Measurement of VSM [Ca2+]i

Pressurized arteries were loaded abluminally with the cell-permeant, ratiometric, Ca2+-sensitive fluorescent indicator, fura-2 AM (Molecular Probes, Carlsbad, CA, USA), as described previously [3,1214]. Immediately before being loaded, fura-2 AM (1 mM in anhydrous dimethyl sulfoxide; DMSO) was mixed (2:1) with a 20% solution of pluronic acid in DMSO, and this mixture was diluted in PSS to yield a final concentration of 2-μM fura-2 AM and 0.05% pluronic acid. Arteries were incubated in this solution for 45 minutes at room temperature (~25°C) in the dark. The diluted fura-2 AM solution was equilibrated with the 10% O2 gas mixture during this loading period. Vessels were then rinsed for 20 minutes with aerated PSS (37°C) to wash out excess dye and to allow for the hydrolysis of AM groups by intracellular esterases. Fura-2-loaded vessels were alternately excited at 340 and 380 nm with an IonOptix Hyperswitch dual-excitation light source, and the respective 510-nm emissions were collected with a photomultiplier tube. Background-subtracted 340/380 emission ratios were calculated with IonOptix Ion Wizard software and recorded continuously throughout the experiment, with the simultaneous measurement of ID from red wavelength bright-field images, as described above.

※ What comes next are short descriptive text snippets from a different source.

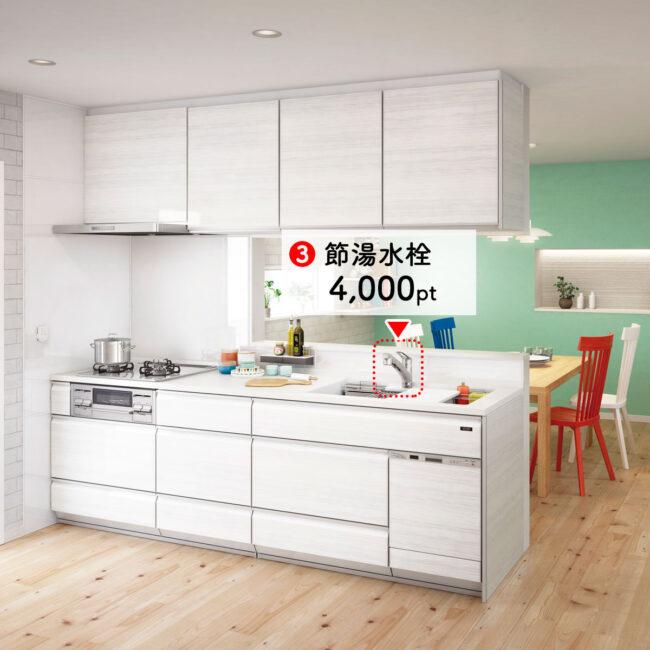 グリーン住宅ポイントの対象キッチン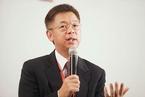 黄益平:防范系统性金融风险需要系统性策略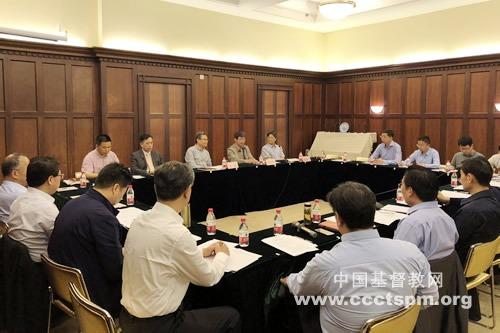 推进基督教中国化领导小组成立暨第一次工作会议在上海召开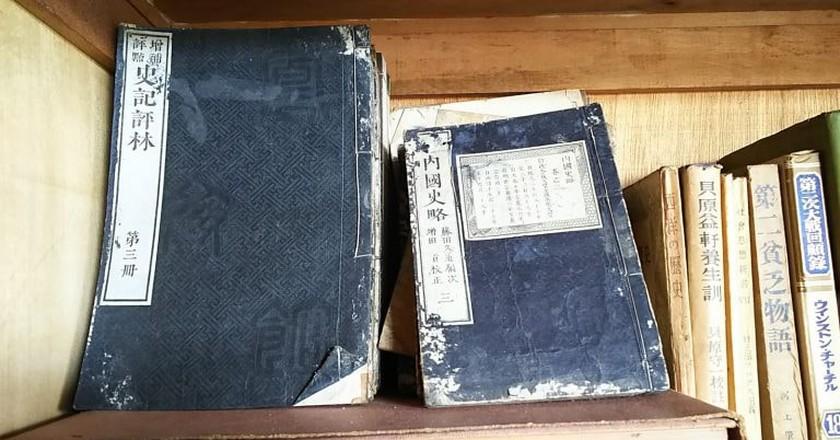 Japanese bookshelf | © アルム バンド / Flickr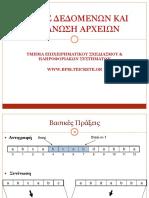Lecture_07 - Αντιγραφή.pdf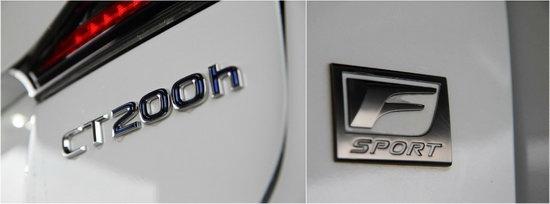 photo 4: 活潑又不失穩重的小將:Lexus CT200h F Sport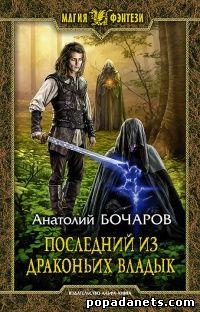 Анатолий Бочаров. Последний из Драконьих Владык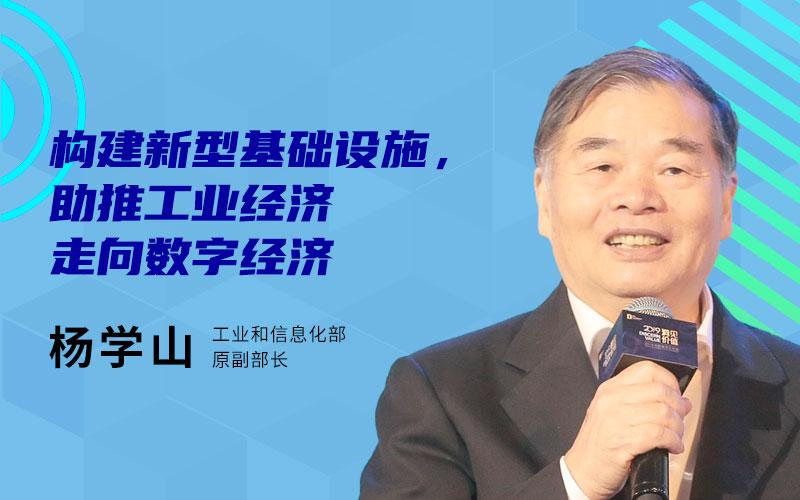 杨学山:构建新型基础设施,助推工业经济走向数字经济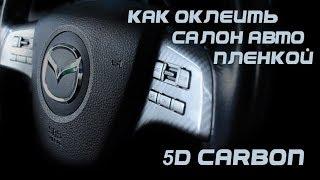 Оклейка салона авто пленкой под карбон 5D, 6D, 4D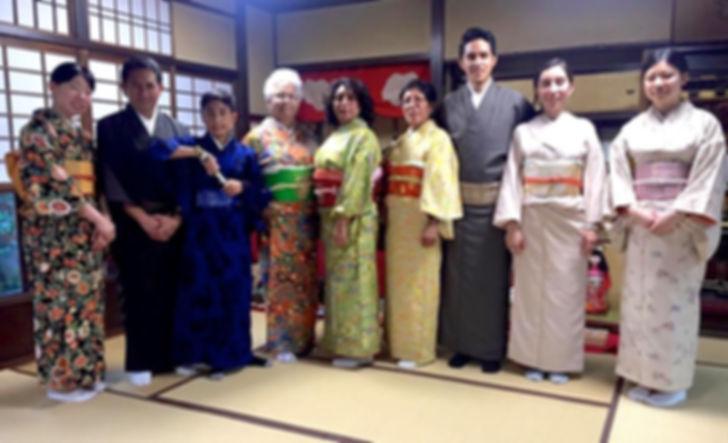 Viaje,Tour,Ecuador, Japón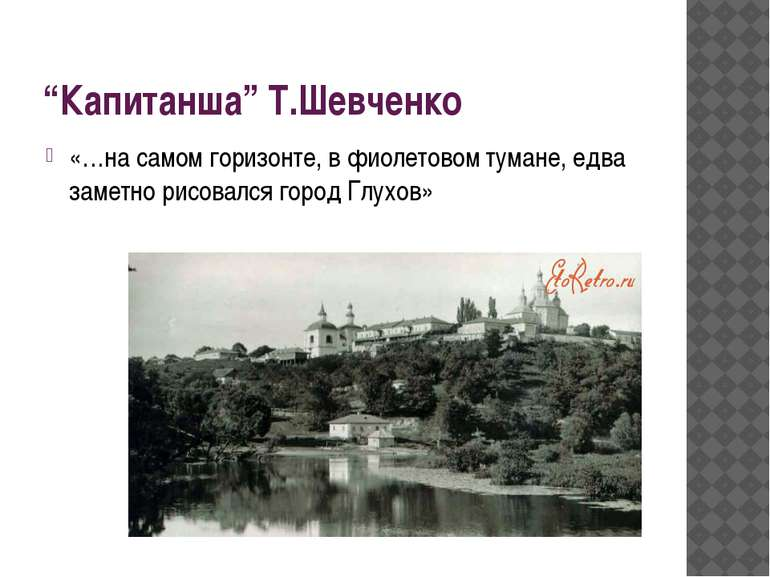 """Капитанша"" Т.Шевченко «…на самом горизонте, в фиолетовом тумане, едва заметн..."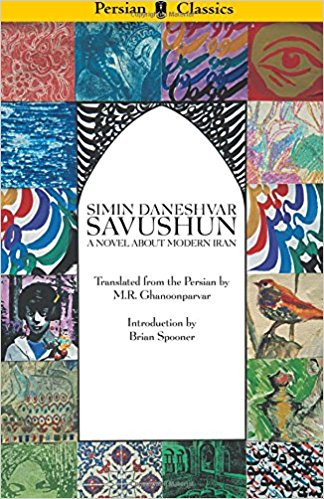 Savushun: A Novel About Modern Iran by Simin Daneshvar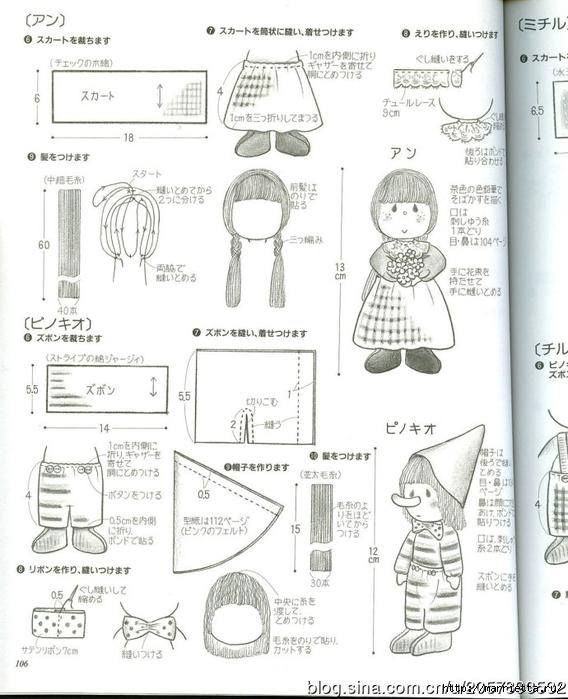 сшить куклу журнал с выкройками (72) (568x700, 240Kb)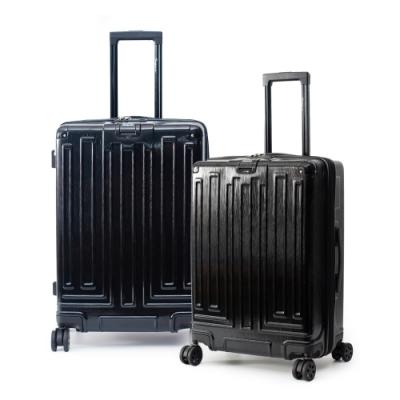 DF travel - 享受LIFE即刻出發20+24吋髮絲紋行李箱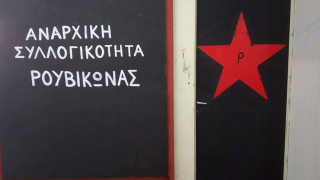 Κολωνάκι: «Απαίτησε φακελάκι» και ο Ρουβίκωνας έκανε «γυαλιά - καρφιά» το ιατρείο του
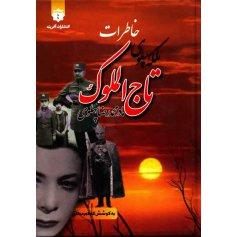 خاطرات ملکه پهلوی تاج الملوک مادر محمدرضا پهلوی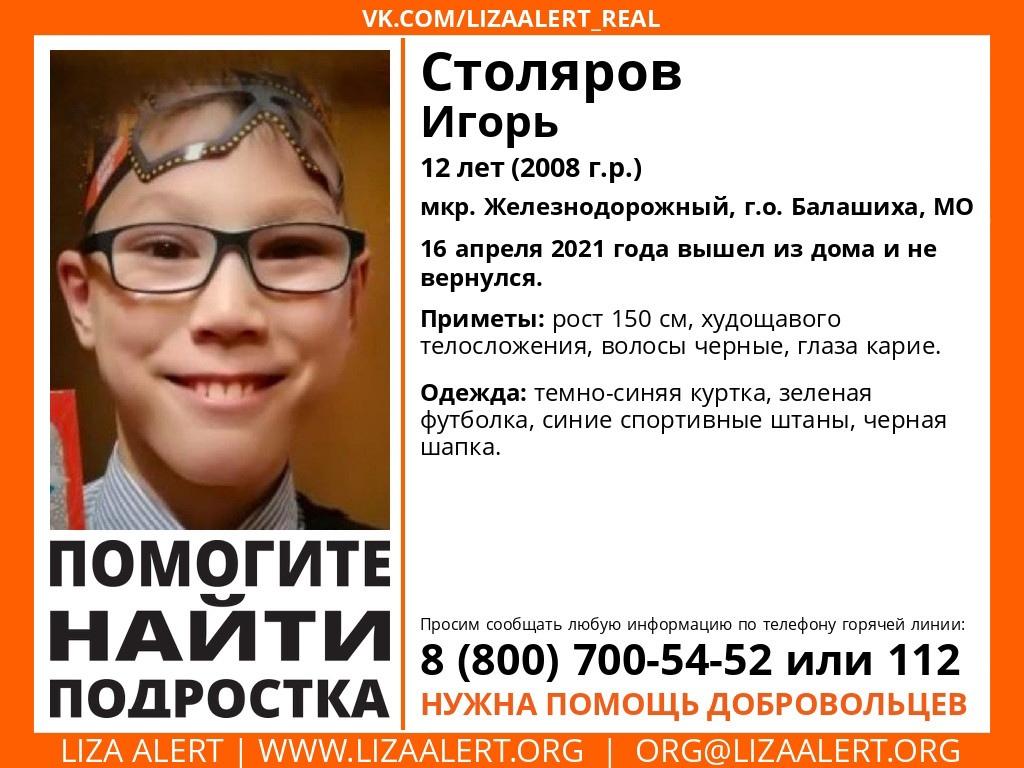 Внимание! Помогите найти подростка!nПропал #Столяров Игорь, 12 лет, г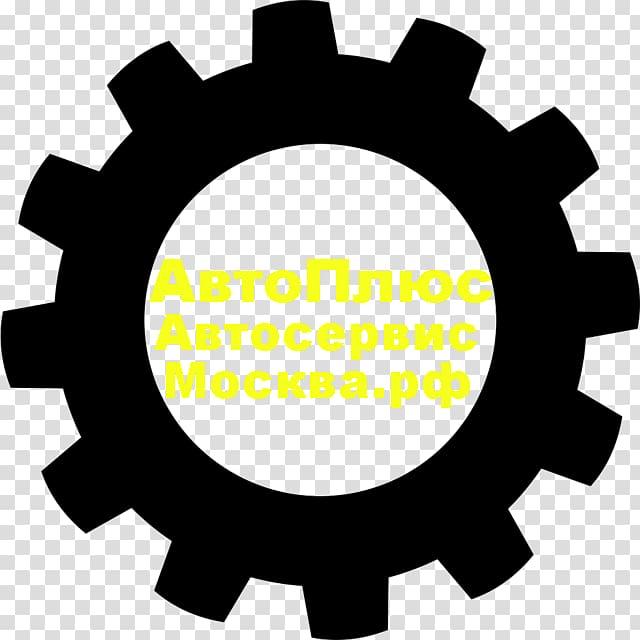 Reseller web hosting Automation Marketing Hermle Faulkner.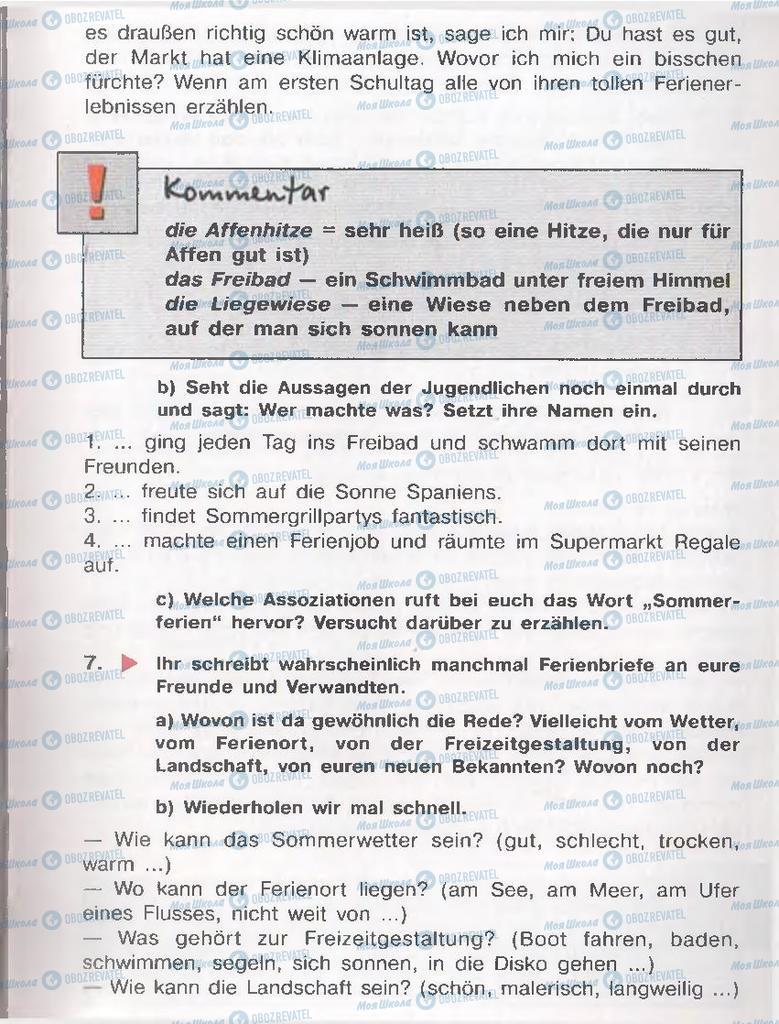 Підручники Німецька мова 11 клас сторінка  8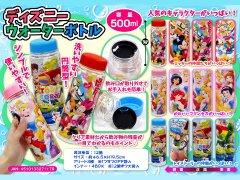 【お買い得】ディズニーウォーターボトル 2389 【単価¥98】12入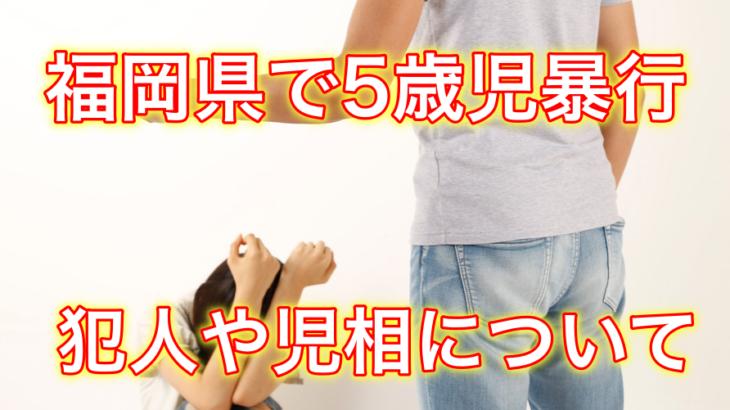 【衝撃!】福岡で5歳児を虐待した犯人の顔は?児相の保護後はどうなる?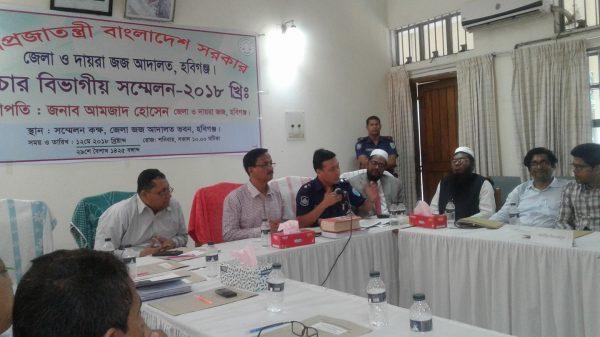 হবিগঞ্জ জেলা ও দায়রা জজ আদালত বিচার বিভাগীয় সম্মেলন অনুষ্ঠিত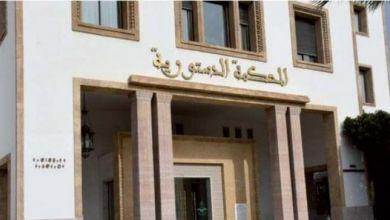 صورة المحكمة الدستورية تدعو البرلمان إلى اختيار ممثليه فيها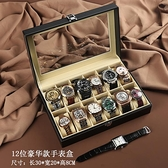 手錶收藏盒 精致帶鎖手錶盒收納盒手串展示盒手飾品首飾盒腕錶盒子手錬箱家用【快速出貨】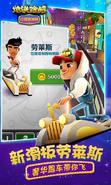 Las Vegas 2016 Chinese Version1
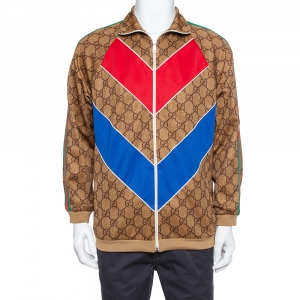 Gucci Dark Beige Guccissima Logo Technical Jersey Jacket XS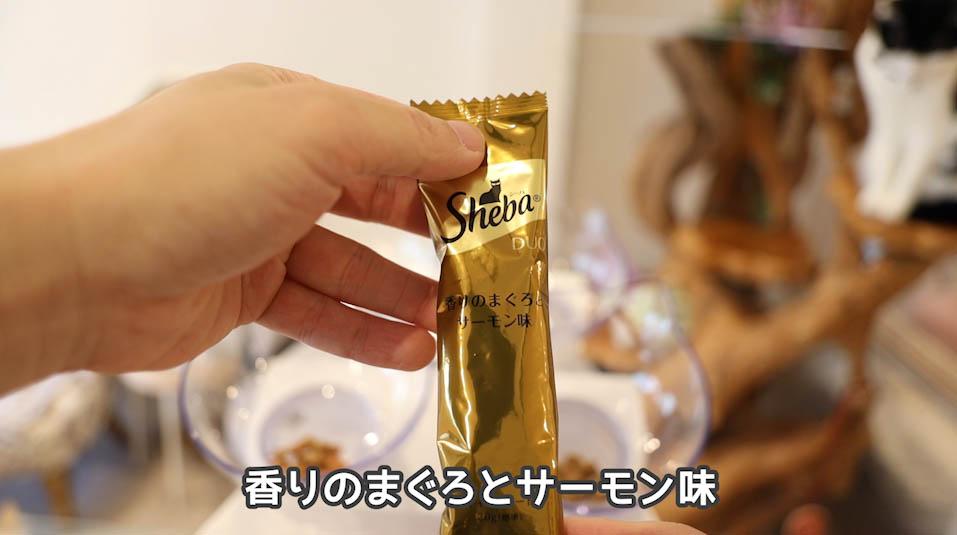 シーバDUO贅沢お魚味グルメセレクションのまぐろとサーモン味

In Situ Calibrations of VSM [Ca2+]i

In situ calibrations for Ca2+ were performed in pressurized arteries from control and CH Sprague-Dawley and Wistar rats, using methods similar to those previously described [19]. Arteries were loaded with fura-2 AM and prepared for experimentation, as described above. The VSM was then permeabilized to Ca2+ with ionomycin (10μM). and the arteries were incubated with a bath solution containing 140 mM KCl, 5 mM NaCl, 5 mM HEPES, 1 mM MgCl2, 5 μM nigericin, and either 5 mM ethylene glycol tetraacetic acid (EGTA) (low Ca2+ solution), solution) or 2 mM CaCl2 (high Ca2+ with a pH of 7.15 at 37°C until nadir and peak ratios were achieved.

Isolated Vessel Protocols

Because the endothelium is a source of vasoactive factors that may complicate the interpretation of the effects of CH on VSM Ca2+ entry mechanisms, all experiments were conducted in endothelium-disrupted arteries.

Contribution of PKC to Altered SOCE following CH

After fura-2 AM loading, pulmonary arteries from control and CH rats of each strain were equilibrated with PSS containing diltiazem (50 μM; Sigma) to inhibit Ca2+ entry through L-type voltage-gated Ca2+ channels, and superfused with Ca2+-free PSS containing 3 mM EGTA to chelate any residual Ca2+. We have previously shown that this concentration of diltiazem inhibits depolarization-induced increases in VSM [Ca2+]i in this preparation [12]. In addition, arteries were incubated with the sarcoplasmic reticulum Ca2+-ATPase (SERCA) inhibitor, cyclopiazonic acid (CPA; 10 μM; Sigma), to deplete intracellular Ca2+ stores and prevent Ca2+ reuptake. This concentration of CPA has been shown to effectively deplete SR calcium stores in this preparation [12]. Vessels were superfused with Ca2+-free PSS containing diltiazem for five minutes, followed by 10 minutes of exposure to the same solution with the addition of CPA. The changes in [Ca2+]i (SOCE) and ID were then determined upon the restoration of extracellular Ca2+ (1.8 mM) in the continued presence of diltiazem and CPA [12]. To assess the role of PKC in regulating SOCE, separate sets of vessels were pretreated with the general PKC inhibitor, GF109203X (1 μM; Biomol, Plymouth Meeting, PA, USA), and CPA-induced SOCE and vasoconstriction were evaluated, as described above. This concentration of GF109203X inhibits PKC-dependent vasoconstriction in this preparation [3,12,13].

Role of PKC in Altered ROCE following CH

To evaluate possible strain differences in the effects of CH on ROCE, the vasoconstrictor peptide, ET-1, was used to induce ROCE similar to that previously described [12]. To assess ROCE independently of SOCE and to eliminate other ET-1-mediated Ca2+ entry mechanisms, vessels were pretreated with diltiazem (50 μM) and CPA (10 μM), and a stable SOCE response was obtained (described above) before the addition of ET-1 (10−9–10−7 M; Sigma, St. Louis, MO, USA). Similar experiments were performed in the presence of GF109203X (1 μM) to assess the contribution of PKC to ET-1-induced ROCE.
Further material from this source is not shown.